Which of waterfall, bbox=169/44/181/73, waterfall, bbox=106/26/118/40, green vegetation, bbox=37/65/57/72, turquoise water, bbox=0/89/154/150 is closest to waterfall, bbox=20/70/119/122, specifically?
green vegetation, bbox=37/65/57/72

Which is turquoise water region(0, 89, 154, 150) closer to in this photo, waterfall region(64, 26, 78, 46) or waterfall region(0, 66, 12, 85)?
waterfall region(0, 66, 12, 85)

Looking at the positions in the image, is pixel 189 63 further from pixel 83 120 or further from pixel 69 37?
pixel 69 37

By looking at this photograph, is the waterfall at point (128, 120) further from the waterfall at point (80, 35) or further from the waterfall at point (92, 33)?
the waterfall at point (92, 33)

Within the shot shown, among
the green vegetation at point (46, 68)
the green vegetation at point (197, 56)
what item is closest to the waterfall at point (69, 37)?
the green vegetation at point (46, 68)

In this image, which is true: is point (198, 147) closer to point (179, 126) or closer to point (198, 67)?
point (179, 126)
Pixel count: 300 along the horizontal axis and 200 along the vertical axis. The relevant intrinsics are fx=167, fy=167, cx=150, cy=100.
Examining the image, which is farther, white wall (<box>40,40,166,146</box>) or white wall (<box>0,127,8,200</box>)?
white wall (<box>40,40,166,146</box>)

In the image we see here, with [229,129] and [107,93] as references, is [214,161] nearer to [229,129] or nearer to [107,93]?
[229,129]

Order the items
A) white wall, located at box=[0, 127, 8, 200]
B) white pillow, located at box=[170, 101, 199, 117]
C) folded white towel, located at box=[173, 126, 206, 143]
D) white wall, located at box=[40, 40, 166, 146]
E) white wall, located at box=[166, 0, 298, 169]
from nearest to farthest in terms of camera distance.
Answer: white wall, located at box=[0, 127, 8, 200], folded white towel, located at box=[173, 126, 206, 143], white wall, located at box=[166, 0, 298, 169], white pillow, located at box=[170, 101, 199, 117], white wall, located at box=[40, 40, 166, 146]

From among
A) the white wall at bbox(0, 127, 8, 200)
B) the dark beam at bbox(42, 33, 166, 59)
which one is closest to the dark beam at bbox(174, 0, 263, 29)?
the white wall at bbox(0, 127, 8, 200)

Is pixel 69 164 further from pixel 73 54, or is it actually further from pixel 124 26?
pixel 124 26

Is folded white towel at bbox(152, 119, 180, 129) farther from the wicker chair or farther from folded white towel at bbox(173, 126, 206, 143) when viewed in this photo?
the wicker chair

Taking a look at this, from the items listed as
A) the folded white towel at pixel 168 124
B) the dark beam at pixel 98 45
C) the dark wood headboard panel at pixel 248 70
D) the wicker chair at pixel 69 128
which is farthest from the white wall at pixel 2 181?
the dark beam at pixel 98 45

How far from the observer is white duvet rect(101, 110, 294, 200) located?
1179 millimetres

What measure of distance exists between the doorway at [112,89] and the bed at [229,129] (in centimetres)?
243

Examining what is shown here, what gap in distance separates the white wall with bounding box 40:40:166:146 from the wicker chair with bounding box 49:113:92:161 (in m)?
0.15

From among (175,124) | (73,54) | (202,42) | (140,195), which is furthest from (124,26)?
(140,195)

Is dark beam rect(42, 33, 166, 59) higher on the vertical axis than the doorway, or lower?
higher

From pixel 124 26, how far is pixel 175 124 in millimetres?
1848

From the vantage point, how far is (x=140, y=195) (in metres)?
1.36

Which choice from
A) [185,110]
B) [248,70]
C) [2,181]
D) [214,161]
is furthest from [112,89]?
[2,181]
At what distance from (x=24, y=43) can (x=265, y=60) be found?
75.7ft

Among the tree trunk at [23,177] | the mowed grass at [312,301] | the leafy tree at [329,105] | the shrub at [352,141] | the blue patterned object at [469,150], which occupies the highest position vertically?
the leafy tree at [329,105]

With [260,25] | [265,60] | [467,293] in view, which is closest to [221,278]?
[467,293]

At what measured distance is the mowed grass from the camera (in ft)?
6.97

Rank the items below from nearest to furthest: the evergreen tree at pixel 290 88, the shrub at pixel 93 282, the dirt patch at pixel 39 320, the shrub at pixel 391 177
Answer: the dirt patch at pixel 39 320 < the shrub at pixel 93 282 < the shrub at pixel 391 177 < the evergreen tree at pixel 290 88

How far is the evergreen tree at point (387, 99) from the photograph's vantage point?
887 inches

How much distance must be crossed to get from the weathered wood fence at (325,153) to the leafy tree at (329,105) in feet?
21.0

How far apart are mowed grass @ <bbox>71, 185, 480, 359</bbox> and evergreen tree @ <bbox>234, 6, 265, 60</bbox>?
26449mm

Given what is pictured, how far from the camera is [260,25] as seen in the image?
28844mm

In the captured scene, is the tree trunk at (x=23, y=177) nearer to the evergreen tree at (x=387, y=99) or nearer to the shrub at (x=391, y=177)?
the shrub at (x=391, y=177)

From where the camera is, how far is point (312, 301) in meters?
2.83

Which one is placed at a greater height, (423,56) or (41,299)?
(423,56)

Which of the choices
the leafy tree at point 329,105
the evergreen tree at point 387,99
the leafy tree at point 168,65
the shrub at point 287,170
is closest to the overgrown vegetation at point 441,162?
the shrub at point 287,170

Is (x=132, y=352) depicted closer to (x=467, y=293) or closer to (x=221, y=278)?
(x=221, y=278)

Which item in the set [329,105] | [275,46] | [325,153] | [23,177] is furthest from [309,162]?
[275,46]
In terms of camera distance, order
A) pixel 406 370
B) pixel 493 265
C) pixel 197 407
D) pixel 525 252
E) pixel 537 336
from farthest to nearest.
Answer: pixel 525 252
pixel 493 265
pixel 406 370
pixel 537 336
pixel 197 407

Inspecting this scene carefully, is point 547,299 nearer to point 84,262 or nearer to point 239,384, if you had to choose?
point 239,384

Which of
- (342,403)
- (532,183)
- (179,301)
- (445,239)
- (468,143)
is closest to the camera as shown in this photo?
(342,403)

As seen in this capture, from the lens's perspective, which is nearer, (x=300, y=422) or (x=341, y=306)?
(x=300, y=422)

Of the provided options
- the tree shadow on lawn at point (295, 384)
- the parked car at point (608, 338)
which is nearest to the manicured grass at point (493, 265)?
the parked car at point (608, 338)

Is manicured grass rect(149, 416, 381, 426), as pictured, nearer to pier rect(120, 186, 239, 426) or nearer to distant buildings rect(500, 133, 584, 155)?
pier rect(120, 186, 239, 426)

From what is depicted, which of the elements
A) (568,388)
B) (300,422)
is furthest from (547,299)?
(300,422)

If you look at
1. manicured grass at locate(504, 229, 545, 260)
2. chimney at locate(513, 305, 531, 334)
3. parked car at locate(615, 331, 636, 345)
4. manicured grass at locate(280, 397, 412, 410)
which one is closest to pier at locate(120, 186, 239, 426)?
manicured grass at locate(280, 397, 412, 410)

==================================================

### GOAL
Rewrite all the records, replacing every "turquoise water" with "blue water" and leaving everything else unchanged.

### EXPECTED ANSWER
Which of waterfall, bbox=169/44/181/73, waterfall, bbox=106/26/118/40, green vegetation, bbox=37/65/57/72, blue water, bbox=0/89/154/150 is closest to waterfall, bbox=20/70/119/122, specifically?
green vegetation, bbox=37/65/57/72

Which is blue water region(0, 89, 154, 150) closer to in this photo, waterfall region(64, 26, 78, 46) or waterfall region(0, 66, 12, 85)?
waterfall region(0, 66, 12, 85)

Looking at the positions in the image, is pixel 189 63 further from pixel 83 120 or further from pixel 69 37?
pixel 69 37

By looking at this photograph, is the waterfall at point (128, 120) further from the waterfall at point (80, 35) or further from the waterfall at point (92, 33)?
the waterfall at point (92, 33)

Within the shot shown, among
the green vegetation at point (46, 68)
the green vegetation at point (197, 56)
what item is closest to the waterfall at point (69, 37)?
the green vegetation at point (46, 68)

In this image, which is true: is point (198, 147) closer to point (179, 126) or closer to point (198, 67)?
point (179, 126)
Pixel count: 300 along the horizontal axis and 200 along the vertical axis. The relevant intrinsics are fx=167, fy=167, cx=150, cy=100.
Examining the image, which is farther, white wall (<box>40,40,166,146</box>) or white wall (<box>0,127,8,200</box>)?
white wall (<box>40,40,166,146</box>)

In the image we see here, with [229,129] and [107,93] as references, is [214,161] nearer to [229,129] or nearer to [107,93]?
[229,129]

Order the items
A) white wall, located at box=[0, 127, 8, 200]
B) white pillow, located at box=[170, 101, 199, 117]
C) folded white towel, located at box=[173, 126, 206, 143]
D) white wall, located at box=[40, 40, 166, 146]
E) white wall, located at box=[166, 0, 298, 169]
from nearest to farthest in terms of camera distance.
Answer: white wall, located at box=[0, 127, 8, 200], folded white towel, located at box=[173, 126, 206, 143], white wall, located at box=[166, 0, 298, 169], white pillow, located at box=[170, 101, 199, 117], white wall, located at box=[40, 40, 166, 146]

From among
A) the white wall at bbox(0, 127, 8, 200)
B) the dark beam at bbox(42, 33, 166, 59)
which one is closest to the dark beam at bbox(174, 0, 263, 29)?
the white wall at bbox(0, 127, 8, 200)

Is pixel 69 164 further from pixel 73 54, or is it actually further from pixel 124 26?
pixel 124 26

Is folded white towel at bbox(152, 119, 180, 129) farther from the wicker chair or farther from folded white towel at bbox(173, 126, 206, 143) when viewed in this photo?
the wicker chair

Taking a look at this, from the items listed as
A) the folded white towel at pixel 168 124
B) the dark beam at pixel 98 45
C) the dark wood headboard panel at pixel 248 70
D) the wicker chair at pixel 69 128
which is farthest from the white wall at pixel 2 181?
the dark beam at pixel 98 45

How far from the observer is white duvet rect(101, 110, 294, 200) located?
1179 millimetres

What measure of distance exists between the doorway at [112,89] and the bed at [229,129] (in centimetres)?
243

Examining what is shown here, what gap in distance separates the white wall with bounding box 40:40:166:146 from the wicker chair with bounding box 49:113:92:161 (in m)?
0.15

From among (175,124) | (73,54) | (202,42) | (140,195), which is furthest from (124,26)?
(140,195)

Is dark beam rect(42, 33, 166, 59) higher on the vertical axis than the doorway, or lower?
higher

From pixel 124 26, how far is pixel 175 124 in millimetres?
1848

From the vantage point, how far is (x=140, y=195) (in metres)?
1.36

Which choice from
A) [185,110]
B) [248,70]
C) [2,181]
D) [214,161]
is furthest from [112,89]?
[2,181]
At what distance from (x=24, y=43) can (x=265, y=60) be found?
75.7ft

Among the tree trunk at [23,177] | the mowed grass at [312,301] | the leafy tree at [329,105] | the shrub at [352,141] | the blue patterned object at [469,150], which occupies the highest position vertically?
the leafy tree at [329,105]

With [260,25] | [265,60] | [467,293] in view, which is closest to [221,278]?
[467,293]

At what measured distance is the mowed grass from the camera (in ft)?
6.97

Rank the items below from nearest to furthest: the evergreen tree at pixel 290 88, the shrub at pixel 93 282, the dirt patch at pixel 39 320, the shrub at pixel 391 177
Answer: the dirt patch at pixel 39 320 < the shrub at pixel 93 282 < the shrub at pixel 391 177 < the evergreen tree at pixel 290 88

How far is the evergreen tree at point (387, 99) from the photograph's vantage point?
887 inches

How much distance must be crossed to get from the weathered wood fence at (325,153) to the leafy tree at (329,105) in feet?
21.0

How far apart are mowed grass @ <bbox>71, 185, 480, 359</bbox> and evergreen tree @ <bbox>234, 6, 265, 60</bbox>?
26449mm

Given what is pictured, how far from the camera is [260,25] as seen in the image?
28844mm

In the captured scene, is the tree trunk at (x=23, y=177) nearer to the evergreen tree at (x=387, y=99) or nearer to the shrub at (x=391, y=177)?
the shrub at (x=391, y=177)

From where the camera is, how far is point (312, 301) in meters?
2.83

Which one is placed at a greater height, (423,56) or (41,299)?
(423,56)

Which of the choices
the leafy tree at point 329,105
the evergreen tree at point 387,99
the leafy tree at point 168,65
the shrub at point 287,170
is closest to the overgrown vegetation at point 441,162?
the shrub at point 287,170

Is (x=132, y=352) depicted closer to (x=467, y=293) or closer to (x=221, y=278)?
(x=221, y=278)

Which item in the set [329,105] | [275,46] | [325,153] | [23,177] is furthest from [309,162]?
[275,46]
In terms of camera distance, order
A) pixel 406 370
B) pixel 493 265
C) pixel 197 407
D) pixel 525 252
E) pixel 537 336
from farthest to nearest.
Answer: pixel 525 252
pixel 493 265
pixel 406 370
pixel 537 336
pixel 197 407

Inspecting this scene carefully, is point 547,299 nearer to point 84,262 or nearer to point 239,384, if you had to choose?
point 239,384

Which of
- (342,403)
- (532,183)
- (179,301)
- (445,239)
- (468,143)
is closest to the camera as shown in this photo?
(342,403)

As seen in this capture, from the lens's perspective, which is nearer, (x=300, y=422) or (x=341, y=306)?
(x=300, y=422)

Of the provided options
- the tree shadow on lawn at point (295, 384)
- the parked car at point (608, 338)
which is nearest to the manicured grass at point (493, 265)?
the parked car at point (608, 338)

Is manicured grass rect(149, 416, 381, 426), as pictured, nearer to pier rect(120, 186, 239, 426) or nearer to distant buildings rect(500, 133, 584, 155)?
pier rect(120, 186, 239, 426)

From what is depicted, which of the elements
A) (568,388)
B) (300,422)
is furthest from (547,299)?
(300,422)

If you look at
1. manicured grass at locate(504, 229, 545, 260)
2. chimney at locate(513, 305, 531, 334)
3. parked car at locate(615, 331, 636, 345)
4. manicured grass at locate(280, 397, 412, 410)
which one is closest to pier at locate(120, 186, 239, 426)?
manicured grass at locate(280, 397, 412, 410)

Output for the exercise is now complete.